- _Dataset records_
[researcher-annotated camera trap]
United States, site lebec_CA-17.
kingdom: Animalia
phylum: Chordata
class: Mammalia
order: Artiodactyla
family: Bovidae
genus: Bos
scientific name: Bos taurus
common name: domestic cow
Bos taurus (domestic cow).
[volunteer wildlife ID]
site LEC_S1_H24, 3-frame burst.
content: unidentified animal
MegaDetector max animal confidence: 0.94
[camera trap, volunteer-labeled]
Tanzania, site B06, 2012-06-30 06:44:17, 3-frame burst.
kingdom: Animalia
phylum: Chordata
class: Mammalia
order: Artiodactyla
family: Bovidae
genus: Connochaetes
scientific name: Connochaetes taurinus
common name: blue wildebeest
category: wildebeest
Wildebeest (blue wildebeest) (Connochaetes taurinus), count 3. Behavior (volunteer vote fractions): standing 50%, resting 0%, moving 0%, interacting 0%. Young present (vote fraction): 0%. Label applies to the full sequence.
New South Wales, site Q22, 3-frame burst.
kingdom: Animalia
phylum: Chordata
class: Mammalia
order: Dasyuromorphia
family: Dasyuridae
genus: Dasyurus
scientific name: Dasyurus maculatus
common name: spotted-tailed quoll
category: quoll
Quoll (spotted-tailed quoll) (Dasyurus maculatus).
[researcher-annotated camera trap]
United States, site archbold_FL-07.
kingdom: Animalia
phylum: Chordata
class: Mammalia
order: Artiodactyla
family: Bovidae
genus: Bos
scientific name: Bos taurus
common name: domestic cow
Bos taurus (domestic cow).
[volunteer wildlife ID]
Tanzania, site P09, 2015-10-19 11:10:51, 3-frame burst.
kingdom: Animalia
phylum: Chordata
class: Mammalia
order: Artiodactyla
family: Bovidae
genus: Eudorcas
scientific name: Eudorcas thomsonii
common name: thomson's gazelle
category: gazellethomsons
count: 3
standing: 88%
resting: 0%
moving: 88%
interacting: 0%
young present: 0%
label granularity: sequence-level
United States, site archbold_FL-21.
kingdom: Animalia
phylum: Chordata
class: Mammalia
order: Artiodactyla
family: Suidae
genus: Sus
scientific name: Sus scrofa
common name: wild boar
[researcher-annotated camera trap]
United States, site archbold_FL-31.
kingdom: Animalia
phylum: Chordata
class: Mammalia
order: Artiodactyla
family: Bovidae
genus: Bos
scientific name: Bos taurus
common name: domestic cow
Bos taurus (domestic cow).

- _Assignment_
Starting from the line holding "category: wildebeest", restate the remaining lines of the data word for word, including the last.

- _Response box_
category: wildebeest
Wildebeest (blue wildebeest) (Connochaetes taurinus), count 3. Behavior (volunteer vote fractions): standing 50%, resting 0%, moving 0%, interacting 0%. Young present (vote fraction): 0%. Label applies to the full sequence.
New South Wales, site Q22, 3-frame burst.
kingdom: Animalia
phylum: Chordata
class: Mammalia
order: Dasyuromorphia
family: Dasyuridae
genus: Dasyurus
scientific name: Dasyurus maculatus
common name: spotted-tailed quoll
category: quoll
Quoll (spotted-tailed quoll) (Dasyurus maculatus).
[researcher-annotated camera trap]
United States, site archbold_FL-07.
kingdom: Animalia
phylum: Chordata
class: Mammalia
order: Artiodactyla
family: Bovidae
genus: Bos
scientific name: Bos taurus
common name: domestic cow
Bos taurus (domestic cow).
[volunteer wildlife ID]
Tanzania, site P09, 2015-10-19 11:10:51, 3-frame burst.
kingdom: Animalia
phylum: Chordata
class: Mammalia
order: Artiodactyla
family: Bovidae
genus: Eudorcas
scientific name: Eudorcas thomsonii
common name: thomson's gazelle
category: gazellethomsons
count: 3
standing: 88%
resting: 0%
moving: 88%
interacting: 0%
young present: 0%
label granularity: sequence-level
United States, site archbold_FL-21.
kingdom: Animalia
phylum: Chordata
class: Mammalia
order: Artiodactyla
family: Suidae
genus: Sus
scientific name: Sus scrofa
common name: wild boar
[researcher-annotated camera trap]
United States, site archbold_FL-31.
kingdom: Animalia
phylum: Chordata
class: Mammalia
order: Artiodactyla
family: Bovidae
genus: Bos
scientific name: Bos taurus
common name: domestic cow
Bos taurus (domestic cow).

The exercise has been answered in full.